• _WORK REQUIRED_: Reproduce, exactly and in full, the records that follow, minus any pictures.

*** INPUT MATERIAL ***

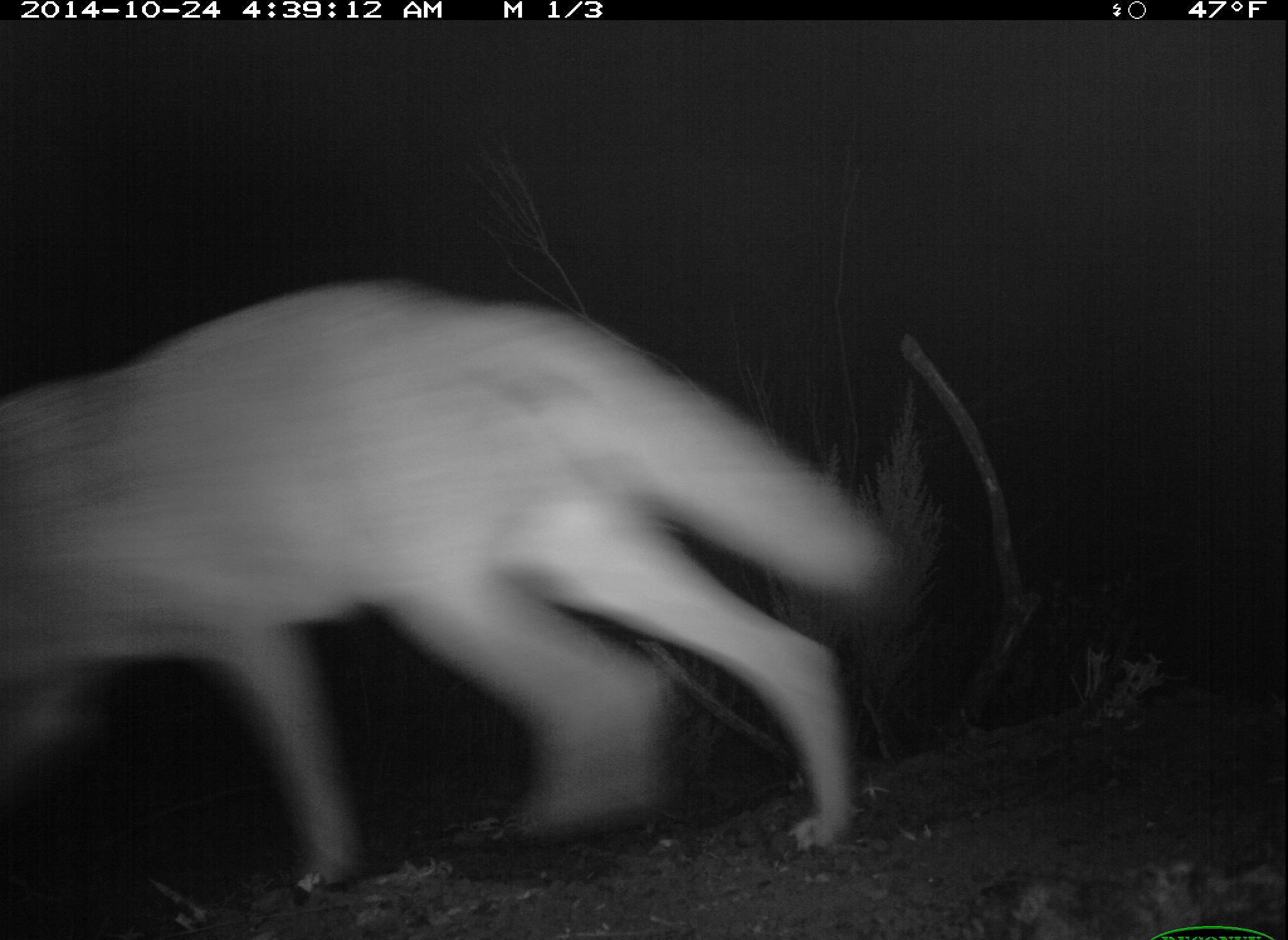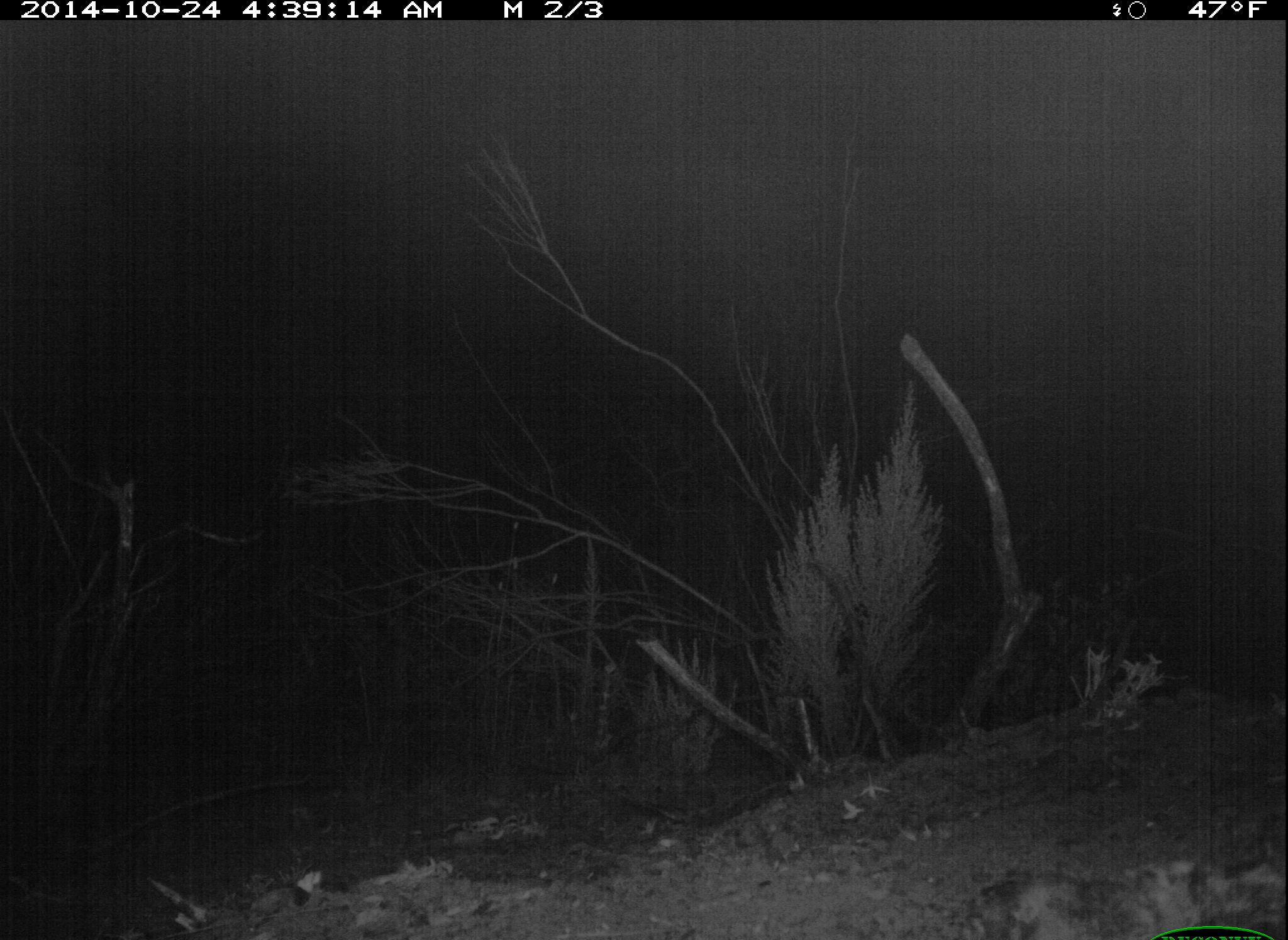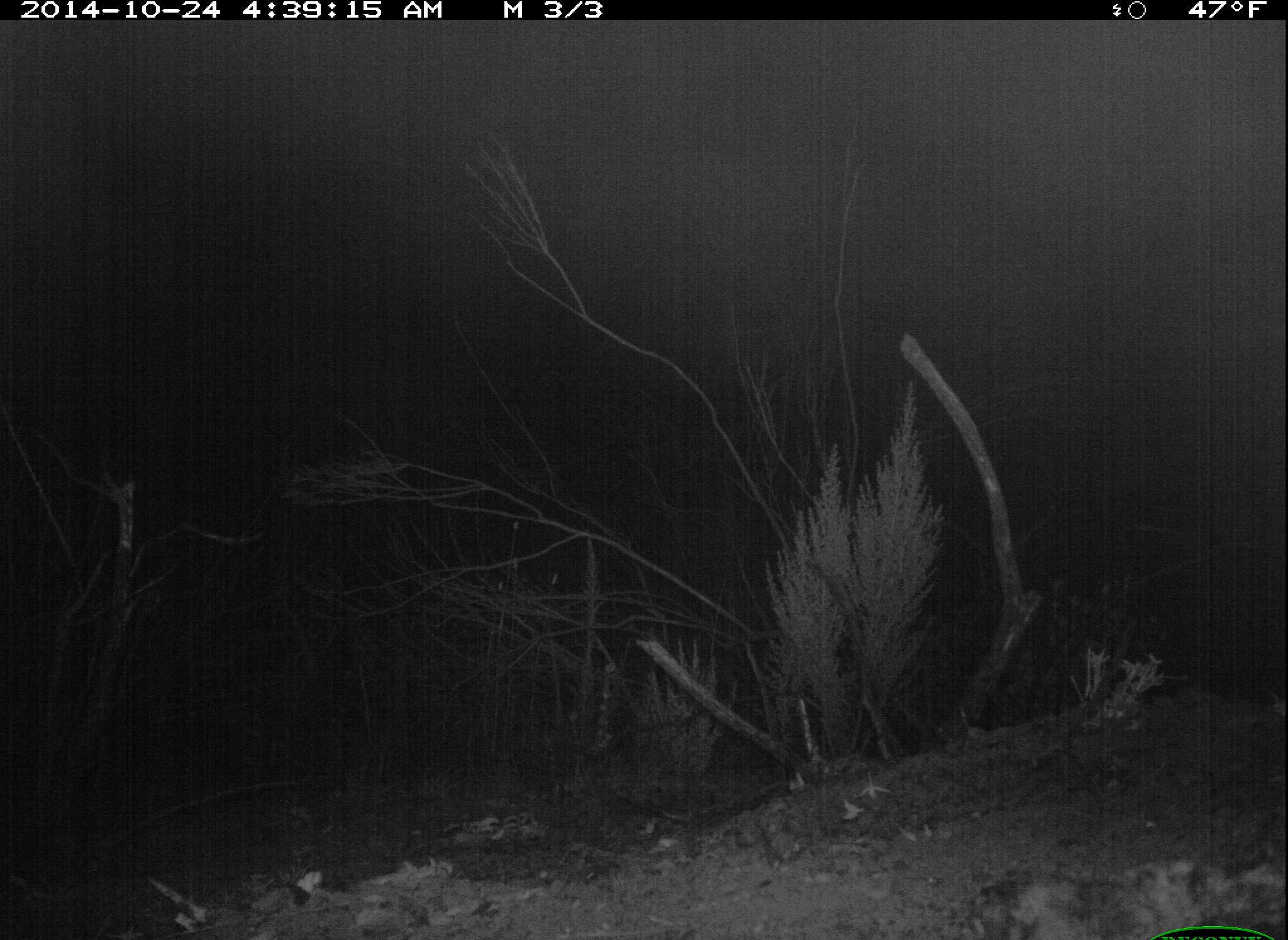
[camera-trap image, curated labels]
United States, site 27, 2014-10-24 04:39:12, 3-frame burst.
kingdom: Animalia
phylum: Chordata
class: Mammalia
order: Carnivora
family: Canidae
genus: Canis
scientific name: Canis latrans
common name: coyote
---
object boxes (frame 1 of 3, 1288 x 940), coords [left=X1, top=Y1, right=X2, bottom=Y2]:
coyote: [left=0, top=282, right=890, bottom=898]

*** End of INPUT MATERIAL ***

• _SOLVED EXERCISE_:
[camera-trap image, curated labels]
United States, site 27, 2014-10-24 04:39:12, 3-frame burst.
kingdom: Animalia
phylum: Chordata
class: Mammalia
order: Carnivora
family: Canidae
genus: Canis
scientific name: Canis latrans
common name: coyote
---
object boxes (frame 1 of 3, 1288 x 940), coords [left=X1, top=Y1, right=X2, bottom=Y2]:
coyote: [left=0, top=282, right=890, bottom=898]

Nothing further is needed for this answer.